# Exercise and Golf



## sunnyboy (Feb 16, 2012)

Last spring I started an exercise program because of my health and posted a few times about it. All through last year I saw some small improvements but nothing of real significance. I continued the program through the winter finding myself a gym that I could go to and workout after work. I started the gym program in November of this past year working with light weights, running on the tread mill and working on an epicyclical machine. The routine I have is 45 minutes 4 days a week, run two sets of 15 minutes for a total of 2.5 miles, then 15 minutes on the weights, ( I will swap out one of the 15 minute running sessions for the epicyclical machine). 2 years ago this November is when I decided to get into shape and do something about my health I weighted 232 pounds and was in very poor health today I weight 165 pounds and in better health.

In summary what I'm saying is that I played this past Sunday and I have noticed a major difference in my drive carry off the tee and the fairway's. I had gotten down to were it was all I could do was hit maybe on average 190-200 yard drives, Sunday and by the way the other times I have played this spring my drives are on average 230-250 yards with a couple Sunday that pushed the 275 yard distance. I have become a firm believer in the fact that exercise can go long way in improving ones golf game. I also was one of those people that always used the excuse I do not have the time to exercise. Well almost two years ago when my Doctor told me that I might not make it to 65 I decided that maybe I could find the time well I did (BTW was 60 then I'm 62 now and hope to make it to 85 or better). So that's my soap box speech for what ever it's worth.

I am very proud of what I have accomplished and just wanted to share it with the members and guest.


----------



## FrogsHair (Mar 4, 2010)

Good for you. Exercise of any kind is a good thing for folks. I do a lot of hiking in my spare time just to keep my legs in shape. Once a person loses their leg muscle tone, they are done with just about anything they do in life. A lot of these hikes are up and down hills, so there's also some cardio work being done. I also split fire wood 1 or 2 times a week, which helps my upper body. My seasonal job with the State Park requires a good amount of upper body strength. Older folks need to exercise more than they probably want to, especially those who play golf.
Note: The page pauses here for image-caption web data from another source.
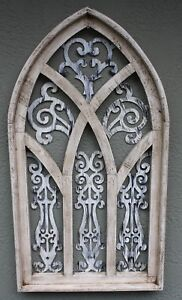 """Wooden Antique Style Church WINDOW Frame Primitive Wood Gothic 32 1//2/"""" Shabby"""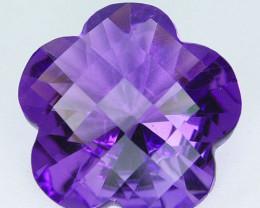 11.27 Cts Natural Purple Amethyst Flower Bolivia Gem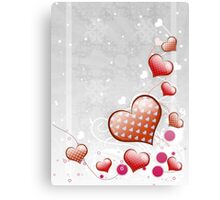 Pink heart and floral 7 Canvas Print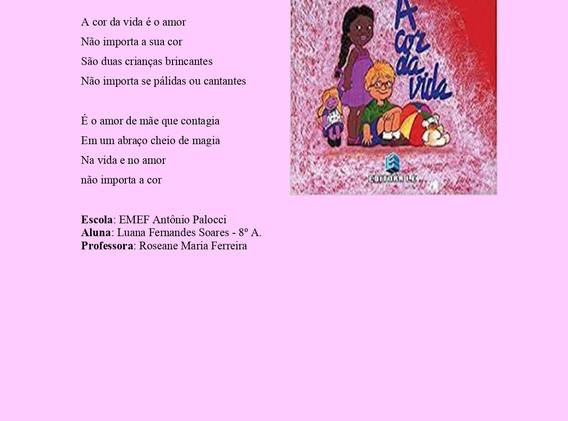 Combinando Palavras Semíramis Paterno - Escola Caic Antonio Palocci (9).jpg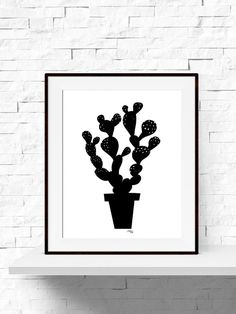 INSTANT DOWNLOAD Cactus Art Print, Modern Minimalist, Black and White Print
Again "KUDOS" to you for your accomplishment. :thumbsup:


----------



## 373 (Jun 9, 2006)

Very happy for you. I wish I could convince myself to exercise more.

It's funny, but for those of us old enough to remember what conditioning for golfers was like in the 50s or 60s, everyone said you didn't want to do anything that made you stronger because the technology of weight lifting was primarily going to lead you towards building up a bunched muscle, body builder type physique. Instead, you wanted forearm strength and body flexibility.

Now, science has led us to developing golfers as genuine athletes, at least for those really interested in going on the tour. Yes, there are still the Kevin Stadler types who are as wide as they are tall, but the consistent winners are so much more fit than my heroes from my youth. Every time I hear someone start the silly discussion about whether some player from the past could compete with modern players, if given modern equipment, I generally feel the answer is no, because they simply weren't the physical specimens the current players are now.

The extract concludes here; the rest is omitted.